Donald True, a Portland clinical psychologist hired by John Kowalczyk, told the court earlier this month that Andrew Kowalczyk is unfit. John Kowalczyk tells WW that his son hears voices, sees things that aren't there and believes his lawyers have been colluding with the government as part of "Satan's army” to put him away for life. 

"It doesn't benefit him to stay in the Multnomah County Jail," John Kowalczyk says. "He's gained nearly 200 pounds and has all kind of health issues."

The government's psychologist says Kowalczyk's insanity plea is "disingenuous" and "contrived." "It is clear that Mr. Kowalczyk is malingering," clinical psychologist Richart DeMier wrote in an evaluation last June. 

After hearing testimony earlier this month from both experts, Judge Mosman will review the reports and rule whether Kowalczyk can stand trial. 

"The legal test is only these two main issues: Do you understand the charges against you, and can you assist in your defense?" explains Valerie Hans, a professor at Cornell University Law School. "If he's filing motions without any help, I would guess the judge would look very favorably on that."

If a defendant is found incompetent, Hans says, he wouldn't be set free. "It's not like you're going to a country club," she says. "It would be a secure facility dealing with people who have a combination of criminal activity and mental health problems."

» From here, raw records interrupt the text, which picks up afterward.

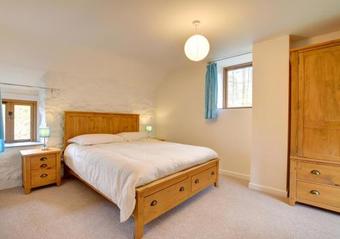 Apartamento Blaen Cwmllinau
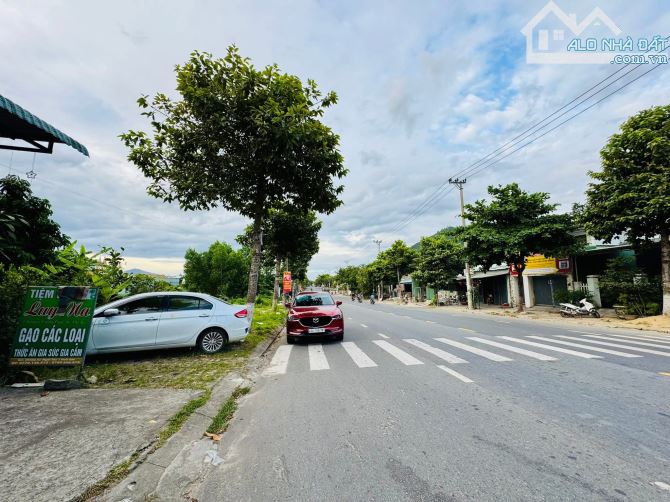 Bán 2 lô đất mặt tiền Nam Trân DT 250m - Hoà Minh - Liên Chiểu - 3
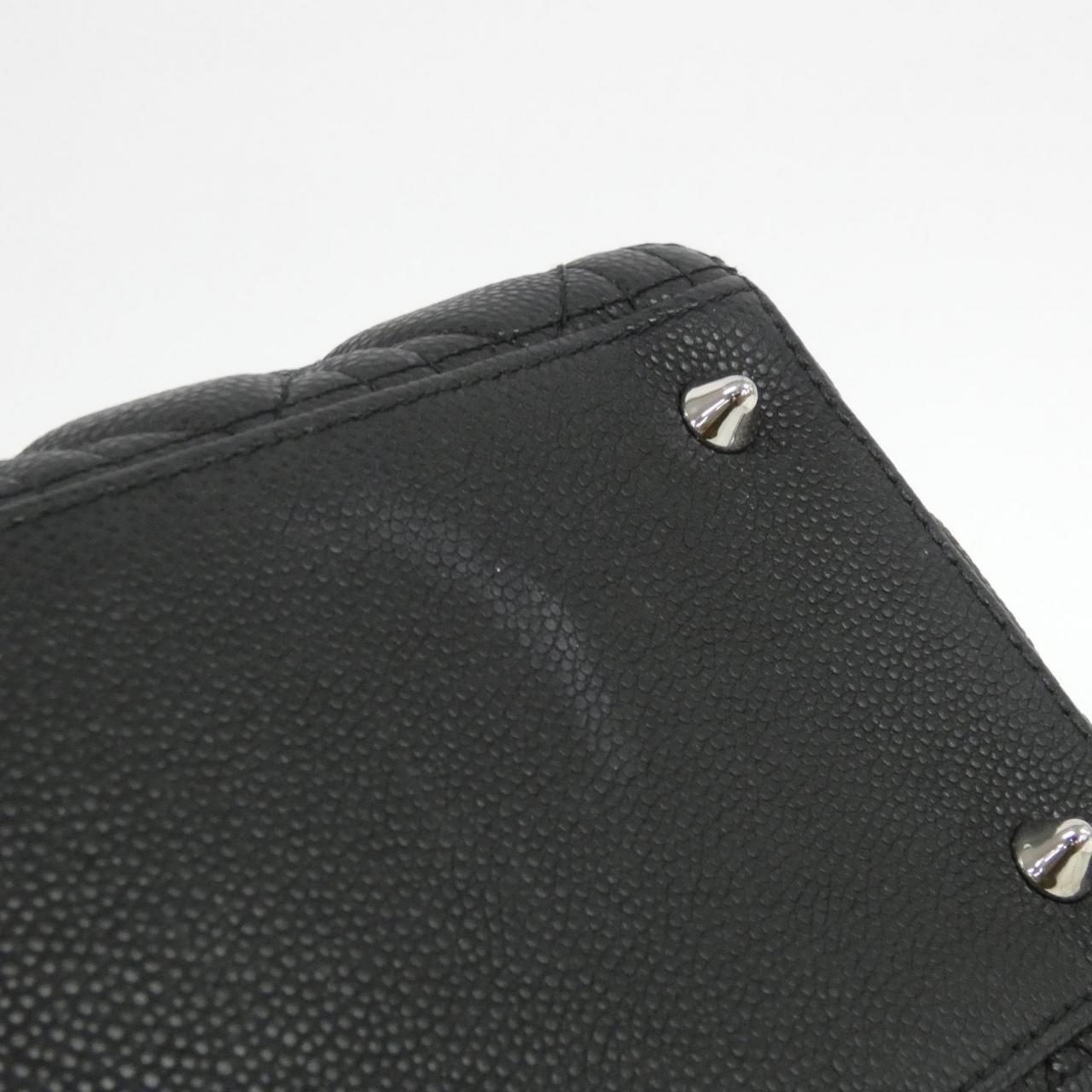 Dior Lady Dior Calfskin Bag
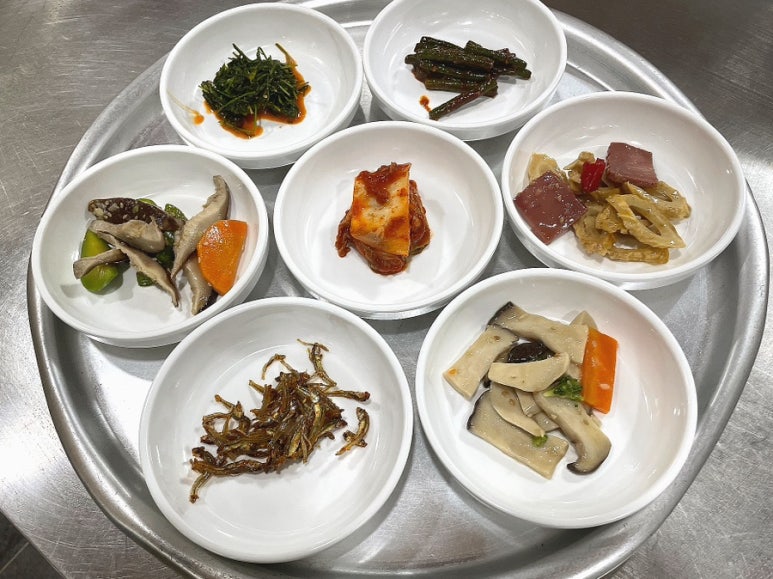 교리진미식당 이미지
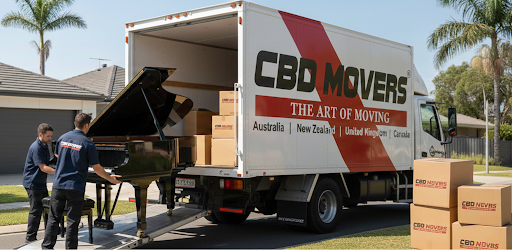 Need Heavy Items & Piano Movers in Griffith? Expert Tips for a Smooth Move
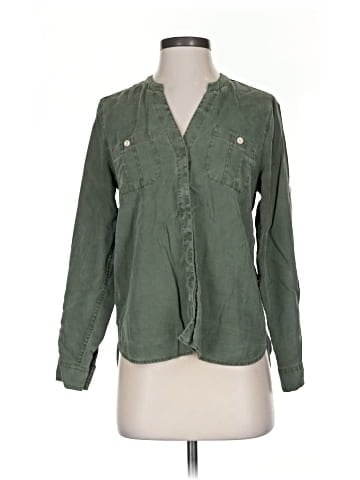 Tommy Bahama Long Sleeve Button-Down Shirt (view 1)
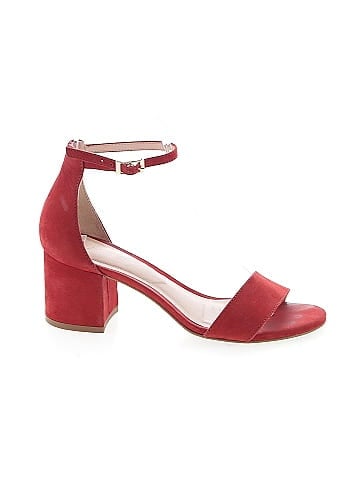 Aldo Heels (view 1)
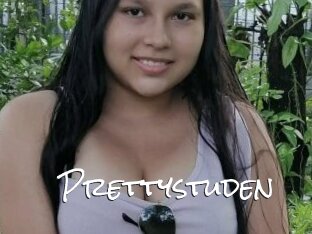 Prettystuden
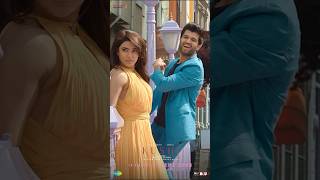 KUSHI Trailer Telugu #Shorts | Vijay Deverakonda | Samantha | Shiva Nirvana | Hesham Abdul Wahab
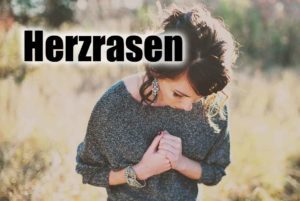 Herzrasen – Ursachen und Behandlung von Herzklopfen bzw. Herzstolpern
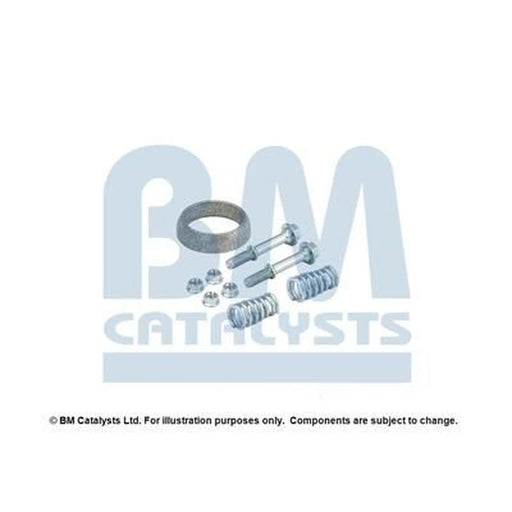 BM Catalysts Fitting Kit FK80427C FK80427C
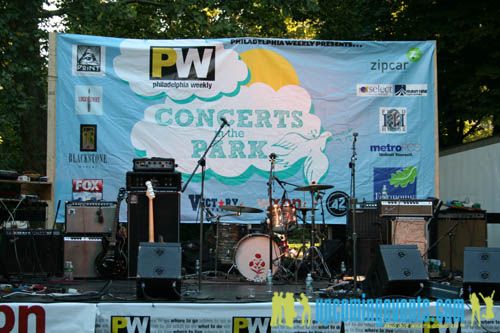 Photo from Concerts in the Park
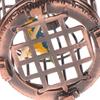 1:12 Dollhouse Miniture Furniture Bird Cage For Dollhouse Decor Accessories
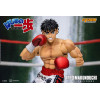 Storm Collectibles - IPPO MAKUNOUCHI - Hajime No Ippo: The Fighting!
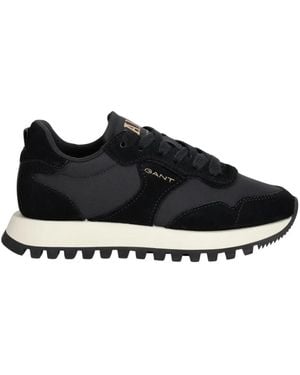 GANT Sneakers - Nero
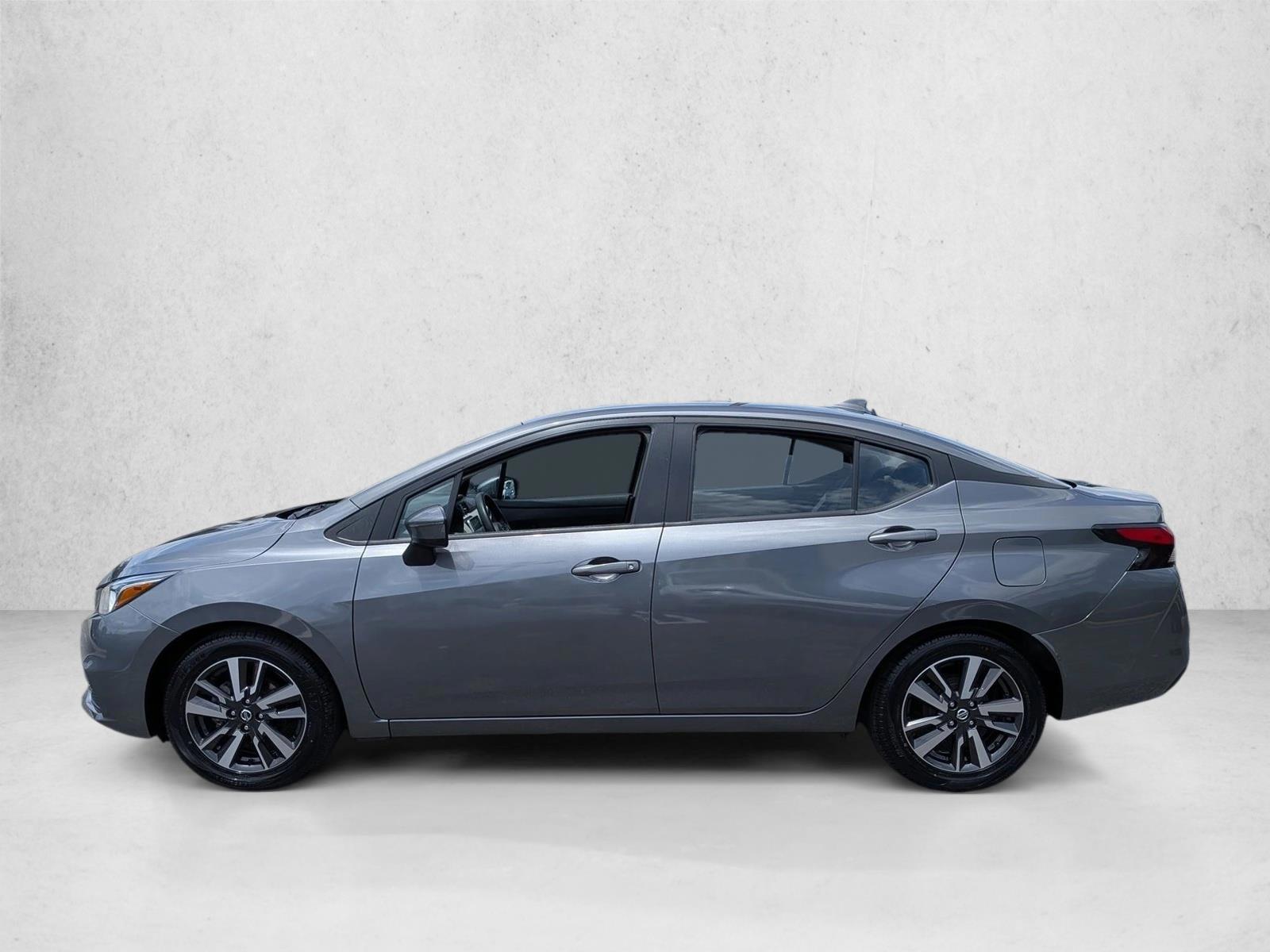 Thumbnail: 2021 Nissan Versa - 2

The toddlers Kowalczyk allegedly abused might not recall the crimes or be called to testify. But they are nearly teenagers today and have been kept in limbo by Kowalczyk's actions.

"Seven years, 13 continuances and nine lawyers—this is appalling," says Meg Garvin, executive director of the National Crime Victim Law Institute at Lewis & Clark Law School. "You can't really grapple with the next stage of your life when this stage is not completely over.”